Senate Finance Committee Talks Energy Taxes

This month, the Senate Finance Committee held a hearing on the U.S. tax code as it pertains to American energy development, including the role and future of certain provisions that impact America’s independent oil and natural gas producers.

Present at the hearing was the Honorable Don Nickles, who served in the U.S. Senate from 1981 to 2004, and who currently serves as Chairman and CEO of Nickles Group LLC. Nickles discussed in his testimony how America is currently experiencing an energy resurgence thanks to oil and gas development here at home, yet that some suggested changes to the tax code could hinder this tremendous output.

From the Honorable Don Nickles:

“We are experiencing a major renaissance in the domestic oil and gas industry, Mr. Chairman.  The International Energy Agency predicts that the U.S. will be the world’s number one producer of oil by 2015. In 2013 we reduced our imports of oil by 15 percent and of natural gas by 32 percent.  Our exports of refined products have increased 60 percent since 2010 and we are now the world’s largest combined producer of oil and natural gas.

“When the President first proposed his energy tax increases in 2009, the domestic oil and gas industry was investing $232 billion.  Last year the industry invested $322 billion, a 40 percent increase.  This industry is the shining light in our otherwise lackluster economy, but if the President’s proposals had been enacted that amazing growth would have been threatened.”
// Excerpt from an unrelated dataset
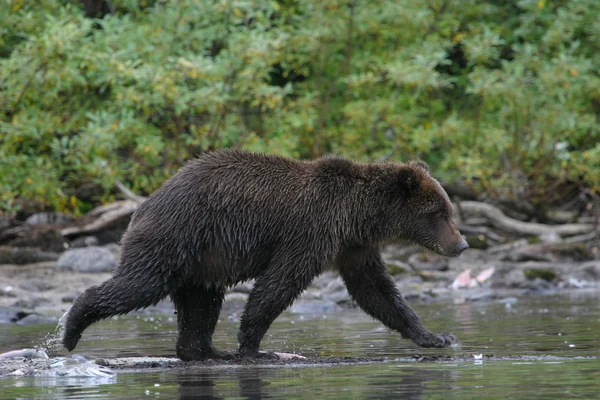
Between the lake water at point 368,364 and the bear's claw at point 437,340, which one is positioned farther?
the bear's claw at point 437,340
Unfortunately, the current Administration has made repeated calls to repeal certain tax provisions that support the continued health and output of America’s independent oil and gas producers. One of these provisions is the Intangible Drilling Cost (IDC) deduction, a century-old provision that enables America’s independents to deduct certain non-salvageable costs – similar to deductions provided to technology companies for research and development costs or farmers for fertilizer. In turn, this deduction helps to ensure producers are able to continue investing in oil and gas production here in the United States, reinvesting on average 150 percent of their cash flow into new production, while affording the high capital cost of energy development.  As Nickles points out in his testimony, “IDC’s are the ordinary and necessary business expenses of this industry” and changes to how these items are deducted over time could have a dramatic impact on America’s energy resurgence.

Oil and gas development is supporting thousands of American jobs, while enhancing our energy security and economy alike. Yet as IPAA and other representatives of America’s independent oil and gas producers – companies who produce roughly 56 percent of American oil and more than 85 percent of American natural gas — wrote in a joint letter in December 2013, “these positive trends could all be put at risk if tax reform limits independent producers’ access to capital and cost recovery mechanisms.”

The IDC deduction, percentage depletion, and passive loss exception are all critical tax provisions for America’s small independent oil and gas companies. Tax reform is no simple task, but ensuring the future of fair and appropriate tax provisions that support domestic oil and gas development is critical to not only to the future of American energy development but for the economy and small businesses alike.

As this debate continues, IPAA will continue to provide the facts on this critical topic.